Twenty-four glaucoma subjects and fourteen control subjects were tested on with HEP and SAP using the standard testing protocols for each. Paired t-tests were used to evaluate the differences between mean deviations and pattern standard deviations for HEP and SAP. Significant depressions were plotted by location on the standard 24-2 test pattern for each instrument to demonstrate differences in depressions from glaucomatous field defects detected by the differing stimuli.
The average age of control subjects was 60 +/-10.21 and glaucoma subjects was 45 +/- 14.20. The 95% confidence intervals for mean deviations were as follows: HEP control subjects, +1.16 to -1.70 dB; SAP control subjects, +0.37 to -0.87 dB; HEP glaucoma subjects, -4.45 to -7.75 dB, SAP glaucoma subjects, -0.71 to -2.26 dB. The paired t-test for SAP and HEP revealed no significant difference between mean deviations for controls, but significant differences were detected between pattern standard deviations for controls, and between mean deviations for glaucoma subjects. Pattern standard deviations for glaucoma subjects approached but did not reach 0.05% significance. HEP showed a larger number and deeper depressions from control values for glaucoma subjects than demonstrated with SAP.

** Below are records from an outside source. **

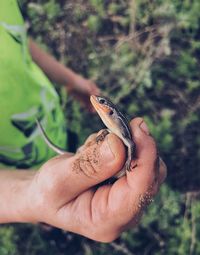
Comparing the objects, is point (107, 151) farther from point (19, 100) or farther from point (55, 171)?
point (19, 100)

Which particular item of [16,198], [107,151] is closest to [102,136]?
[107,151]

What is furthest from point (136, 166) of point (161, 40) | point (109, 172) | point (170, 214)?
point (161, 40)

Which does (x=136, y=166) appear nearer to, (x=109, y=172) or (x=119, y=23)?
(x=109, y=172)

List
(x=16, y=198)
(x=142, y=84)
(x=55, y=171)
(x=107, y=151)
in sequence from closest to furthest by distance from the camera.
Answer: (x=107, y=151) → (x=55, y=171) → (x=16, y=198) → (x=142, y=84)

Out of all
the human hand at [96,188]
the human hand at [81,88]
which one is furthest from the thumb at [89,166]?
the human hand at [81,88]

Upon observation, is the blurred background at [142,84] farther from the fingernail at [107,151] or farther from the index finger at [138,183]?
the fingernail at [107,151]

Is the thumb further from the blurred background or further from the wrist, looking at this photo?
the blurred background

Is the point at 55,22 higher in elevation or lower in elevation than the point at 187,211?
higher
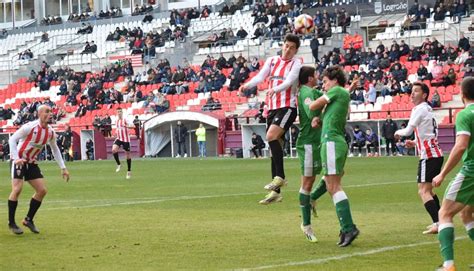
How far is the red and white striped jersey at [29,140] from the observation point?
1653 cm

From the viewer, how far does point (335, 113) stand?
526 inches

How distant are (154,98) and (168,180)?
1104 inches

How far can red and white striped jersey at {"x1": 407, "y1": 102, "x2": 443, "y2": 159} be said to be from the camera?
1509 centimetres

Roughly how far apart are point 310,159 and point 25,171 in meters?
4.97

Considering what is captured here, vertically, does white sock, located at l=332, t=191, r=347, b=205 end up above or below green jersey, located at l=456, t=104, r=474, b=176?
below

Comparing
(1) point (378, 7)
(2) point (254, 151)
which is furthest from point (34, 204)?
(1) point (378, 7)

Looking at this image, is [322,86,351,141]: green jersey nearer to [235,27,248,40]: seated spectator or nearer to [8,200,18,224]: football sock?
[8,200,18,224]: football sock

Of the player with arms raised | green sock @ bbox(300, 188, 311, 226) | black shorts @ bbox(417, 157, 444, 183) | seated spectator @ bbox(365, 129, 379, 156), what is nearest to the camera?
green sock @ bbox(300, 188, 311, 226)

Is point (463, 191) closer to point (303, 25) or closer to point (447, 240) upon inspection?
point (447, 240)

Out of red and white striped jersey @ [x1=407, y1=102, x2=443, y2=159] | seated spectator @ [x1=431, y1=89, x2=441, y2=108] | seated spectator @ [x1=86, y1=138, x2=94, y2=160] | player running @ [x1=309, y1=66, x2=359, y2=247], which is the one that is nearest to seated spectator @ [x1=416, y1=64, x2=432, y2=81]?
seated spectator @ [x1=431, y1=89, x2=441, y2=108]

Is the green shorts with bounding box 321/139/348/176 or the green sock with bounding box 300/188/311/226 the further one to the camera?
the green sock with bounding box 300/188/311/226

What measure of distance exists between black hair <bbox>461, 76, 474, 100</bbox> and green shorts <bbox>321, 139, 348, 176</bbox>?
2.81 meters

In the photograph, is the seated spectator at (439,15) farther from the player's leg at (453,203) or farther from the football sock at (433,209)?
the player's leg at (453,203)

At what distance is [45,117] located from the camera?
16.6 m
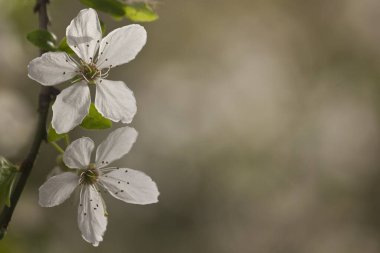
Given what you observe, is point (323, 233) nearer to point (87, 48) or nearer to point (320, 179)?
point (320, 179)

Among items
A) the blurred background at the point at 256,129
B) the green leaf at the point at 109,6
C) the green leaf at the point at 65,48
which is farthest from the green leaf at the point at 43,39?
the blurred background at the point at 256,129

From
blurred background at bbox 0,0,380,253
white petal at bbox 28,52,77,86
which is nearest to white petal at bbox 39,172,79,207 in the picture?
white petal at bbox 28,52,77,86

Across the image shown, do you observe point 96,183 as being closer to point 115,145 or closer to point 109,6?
point 115,145

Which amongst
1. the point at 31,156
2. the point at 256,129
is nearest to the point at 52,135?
the point at 31,156

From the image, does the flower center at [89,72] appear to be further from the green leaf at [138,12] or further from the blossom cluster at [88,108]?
the green leaf at [138,12]

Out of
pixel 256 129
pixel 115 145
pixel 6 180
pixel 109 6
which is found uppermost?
pixel 256 129

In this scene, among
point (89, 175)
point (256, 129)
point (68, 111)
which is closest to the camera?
point (68, 111)

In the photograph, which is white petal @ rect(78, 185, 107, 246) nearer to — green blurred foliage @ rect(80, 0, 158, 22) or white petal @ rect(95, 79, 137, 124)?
white petal @ rect(95, 79, 137, 124)
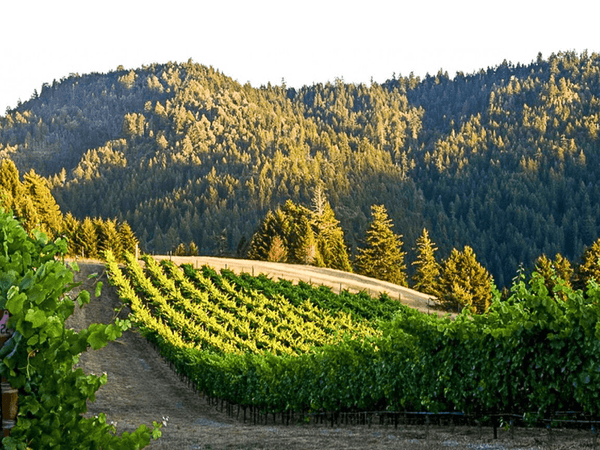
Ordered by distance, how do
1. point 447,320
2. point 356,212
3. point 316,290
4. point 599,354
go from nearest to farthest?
1. point 599,354
2. point 447,320
3. point 316,290
4. point 356,212

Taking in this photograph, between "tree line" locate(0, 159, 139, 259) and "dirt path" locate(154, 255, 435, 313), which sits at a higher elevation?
"tree line" locate(0, 159, 139, 259)

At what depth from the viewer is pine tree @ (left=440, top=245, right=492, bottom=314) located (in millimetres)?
73719

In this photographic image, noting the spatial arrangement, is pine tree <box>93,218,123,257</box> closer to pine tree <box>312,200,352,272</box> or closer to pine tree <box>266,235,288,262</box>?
pine tree <box>266,235,288,262</box>

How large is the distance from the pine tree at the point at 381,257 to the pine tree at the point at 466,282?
13.8m

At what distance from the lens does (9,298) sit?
4.08m

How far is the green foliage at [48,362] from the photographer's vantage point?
4.24 m

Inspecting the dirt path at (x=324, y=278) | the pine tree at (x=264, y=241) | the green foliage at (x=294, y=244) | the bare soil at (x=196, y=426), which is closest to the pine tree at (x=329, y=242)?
the green foliage at (x=294, y=244)

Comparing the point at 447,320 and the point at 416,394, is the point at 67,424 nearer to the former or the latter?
the point at 447,320

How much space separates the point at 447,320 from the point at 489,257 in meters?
183

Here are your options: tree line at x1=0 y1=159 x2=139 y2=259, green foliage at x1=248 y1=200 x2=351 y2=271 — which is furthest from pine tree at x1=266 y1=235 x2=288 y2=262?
tree line at x1=0 y1=159 x2=139 y2=259

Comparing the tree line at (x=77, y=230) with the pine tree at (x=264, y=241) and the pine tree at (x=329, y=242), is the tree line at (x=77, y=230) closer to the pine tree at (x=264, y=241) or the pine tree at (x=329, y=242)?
the pine tree at (x=264, y=241)

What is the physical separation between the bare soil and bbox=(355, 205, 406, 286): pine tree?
36252 mm

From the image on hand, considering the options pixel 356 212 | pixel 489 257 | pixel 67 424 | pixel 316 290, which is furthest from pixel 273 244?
pixel 489 257

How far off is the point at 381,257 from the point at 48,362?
87.5 metres
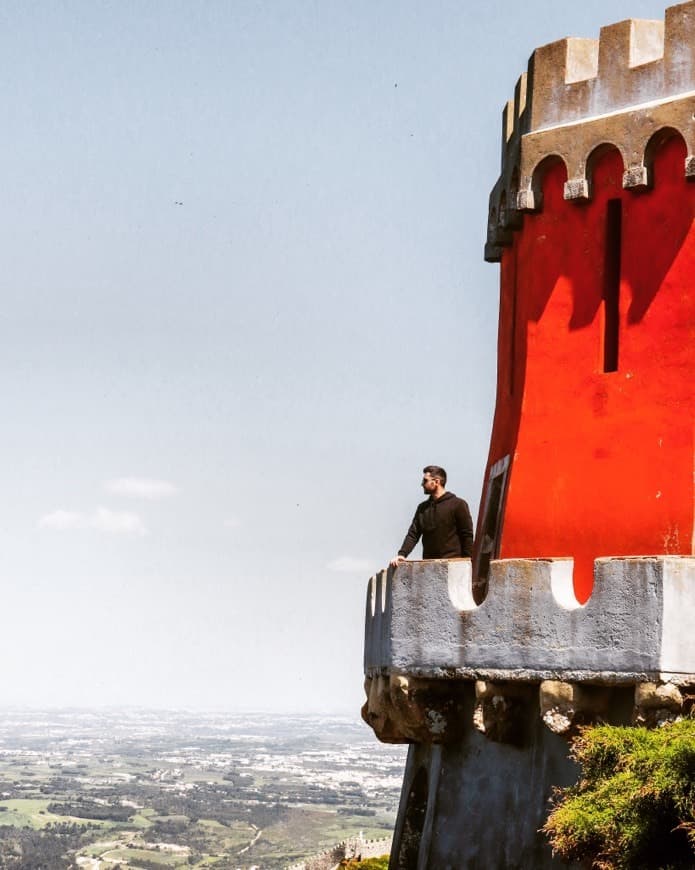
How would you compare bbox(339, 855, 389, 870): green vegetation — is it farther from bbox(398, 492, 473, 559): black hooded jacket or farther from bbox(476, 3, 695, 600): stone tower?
bbox(476, 3, 695, 600): stone tower

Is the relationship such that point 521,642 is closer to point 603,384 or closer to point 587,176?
point 603,384

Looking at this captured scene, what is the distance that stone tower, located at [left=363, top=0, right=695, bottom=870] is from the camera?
Result: 14.1 metres

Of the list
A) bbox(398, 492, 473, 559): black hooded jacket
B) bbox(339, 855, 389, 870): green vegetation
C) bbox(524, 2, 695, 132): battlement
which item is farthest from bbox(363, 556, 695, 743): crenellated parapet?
bbox(339, 855, 389, 870): green vegetation

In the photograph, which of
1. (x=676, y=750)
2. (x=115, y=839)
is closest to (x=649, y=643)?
(x=676, y=750)

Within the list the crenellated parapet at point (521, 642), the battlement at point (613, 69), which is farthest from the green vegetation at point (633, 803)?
the battlement at point (613, 69)

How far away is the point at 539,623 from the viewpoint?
14.1 m

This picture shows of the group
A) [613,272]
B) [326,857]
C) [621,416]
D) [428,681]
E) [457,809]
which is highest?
[613,272]

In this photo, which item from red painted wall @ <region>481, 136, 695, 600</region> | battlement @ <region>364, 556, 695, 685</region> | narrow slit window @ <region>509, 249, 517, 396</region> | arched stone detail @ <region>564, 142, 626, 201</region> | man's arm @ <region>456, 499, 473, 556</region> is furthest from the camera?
narrow slit window @ <region>509, 249, 517, 396</region>

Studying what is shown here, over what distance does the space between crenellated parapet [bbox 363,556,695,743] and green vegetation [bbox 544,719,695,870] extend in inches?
20.6

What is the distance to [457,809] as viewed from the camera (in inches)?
629

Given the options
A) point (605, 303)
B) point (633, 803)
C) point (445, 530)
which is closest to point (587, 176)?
point (605, 303)

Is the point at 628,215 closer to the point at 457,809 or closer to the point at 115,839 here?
the point at 457,809

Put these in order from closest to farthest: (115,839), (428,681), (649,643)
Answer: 1. (649,643)
2. (428,681)
3. (115,839)

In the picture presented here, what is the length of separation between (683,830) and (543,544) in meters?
4.09
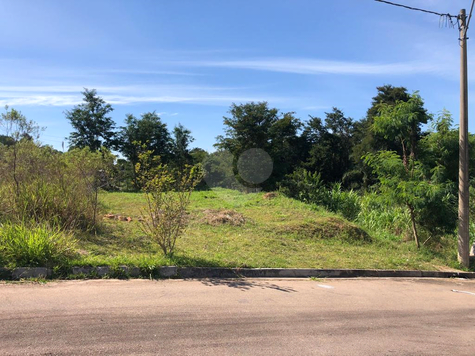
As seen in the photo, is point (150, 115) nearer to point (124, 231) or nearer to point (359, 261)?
point (124, 231)

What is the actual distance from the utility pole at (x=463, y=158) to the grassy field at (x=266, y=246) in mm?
566

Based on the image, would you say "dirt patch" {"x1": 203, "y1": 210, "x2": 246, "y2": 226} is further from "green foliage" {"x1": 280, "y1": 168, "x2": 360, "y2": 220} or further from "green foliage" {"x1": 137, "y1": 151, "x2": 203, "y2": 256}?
"green foliage" {"x1": 280, "y1": 168, "x2": 360, "y2": 220}

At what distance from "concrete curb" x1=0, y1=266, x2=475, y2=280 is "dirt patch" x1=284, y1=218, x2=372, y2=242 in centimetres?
289

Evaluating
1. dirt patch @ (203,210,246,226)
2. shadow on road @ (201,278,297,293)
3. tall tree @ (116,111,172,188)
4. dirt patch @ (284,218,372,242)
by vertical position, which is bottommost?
shadow on road @ (201,278,297,293)

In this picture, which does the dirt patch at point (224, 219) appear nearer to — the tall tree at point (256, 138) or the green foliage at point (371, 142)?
the tall tree at point (256, 138)

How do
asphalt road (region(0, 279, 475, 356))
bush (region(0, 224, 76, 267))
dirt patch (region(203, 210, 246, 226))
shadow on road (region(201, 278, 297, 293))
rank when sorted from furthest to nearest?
dirt patch (region(203, 210, 246, 226)) < shadow on road (region(201, 278, 297, 293)) < bush (region(0, 224, 76, 267)) < asphalt road (region(0, 279, 475, 356))

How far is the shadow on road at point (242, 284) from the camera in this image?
20.7 feet

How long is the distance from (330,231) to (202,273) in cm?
602

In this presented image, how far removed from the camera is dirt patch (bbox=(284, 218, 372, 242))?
11375mm

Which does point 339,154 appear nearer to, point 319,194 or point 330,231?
point 319,194

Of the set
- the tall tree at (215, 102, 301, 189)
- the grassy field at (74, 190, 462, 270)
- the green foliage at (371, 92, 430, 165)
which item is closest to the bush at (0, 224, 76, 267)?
the grassy field at (74, 190, 462, 270)

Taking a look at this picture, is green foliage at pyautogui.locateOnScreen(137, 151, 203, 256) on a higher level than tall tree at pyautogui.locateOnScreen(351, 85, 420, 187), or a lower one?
lower

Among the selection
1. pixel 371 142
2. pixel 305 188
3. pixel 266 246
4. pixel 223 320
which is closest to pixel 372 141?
pixel 371 142

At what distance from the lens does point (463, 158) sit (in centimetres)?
946
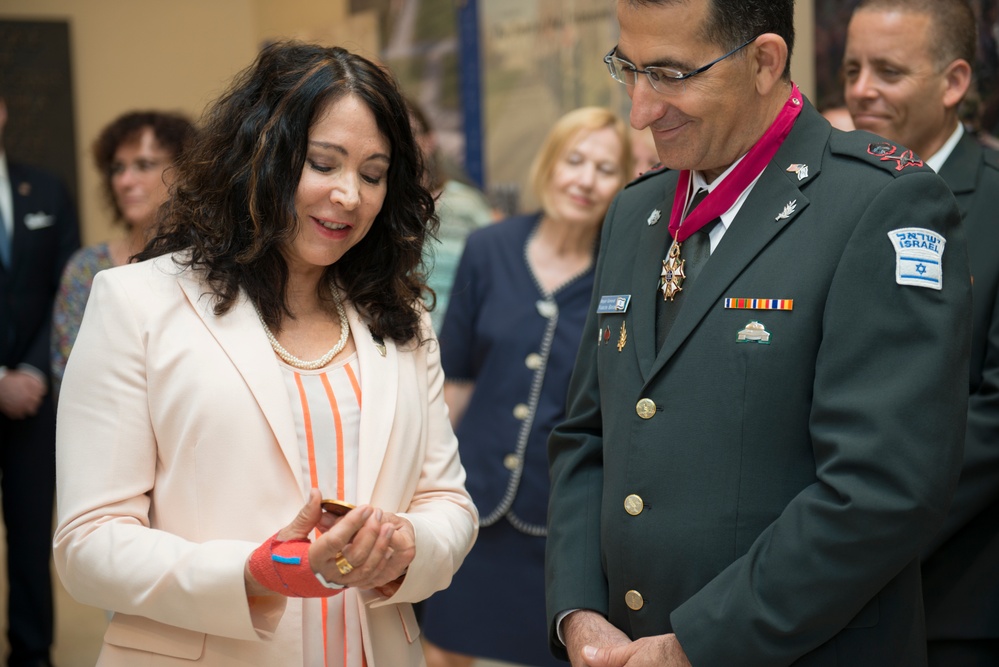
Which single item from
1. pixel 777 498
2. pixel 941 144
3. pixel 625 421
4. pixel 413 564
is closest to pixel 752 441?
pixel 777 498

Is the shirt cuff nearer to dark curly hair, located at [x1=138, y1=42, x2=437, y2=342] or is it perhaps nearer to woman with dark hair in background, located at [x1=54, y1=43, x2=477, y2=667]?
woman with dark hair in background, located at [x1=54, y1=43, x2=477, y2=667]

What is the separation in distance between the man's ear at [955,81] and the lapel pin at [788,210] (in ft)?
3.68

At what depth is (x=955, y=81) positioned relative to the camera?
2.69 meters

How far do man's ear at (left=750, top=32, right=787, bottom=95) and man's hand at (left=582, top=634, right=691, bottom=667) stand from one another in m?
0.92

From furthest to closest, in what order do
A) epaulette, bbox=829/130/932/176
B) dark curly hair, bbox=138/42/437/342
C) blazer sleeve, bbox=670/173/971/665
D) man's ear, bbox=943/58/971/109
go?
1. man's ear, bbox=943/58/971/109
2. dark curly hair, bbox=138/42/437/342
3. epaulette, bbox=829/130/932/176
4. blazer sleeve, bbox=670/173/971/665

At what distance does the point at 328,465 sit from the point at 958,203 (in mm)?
1570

The expanded and lower confidence interval of the HEP mean deviations suggest it may reveal visual field abnormalities with glaucoma at earlier stages. Location mapping of significant depressions would seem to reveal larger defects and more significant depressions detected with HEP than revealed with SAP. The increased sensitivity to glaucomatous damage would seem to imply a different dynamic range for flicker defined form than for achromatic stimuli.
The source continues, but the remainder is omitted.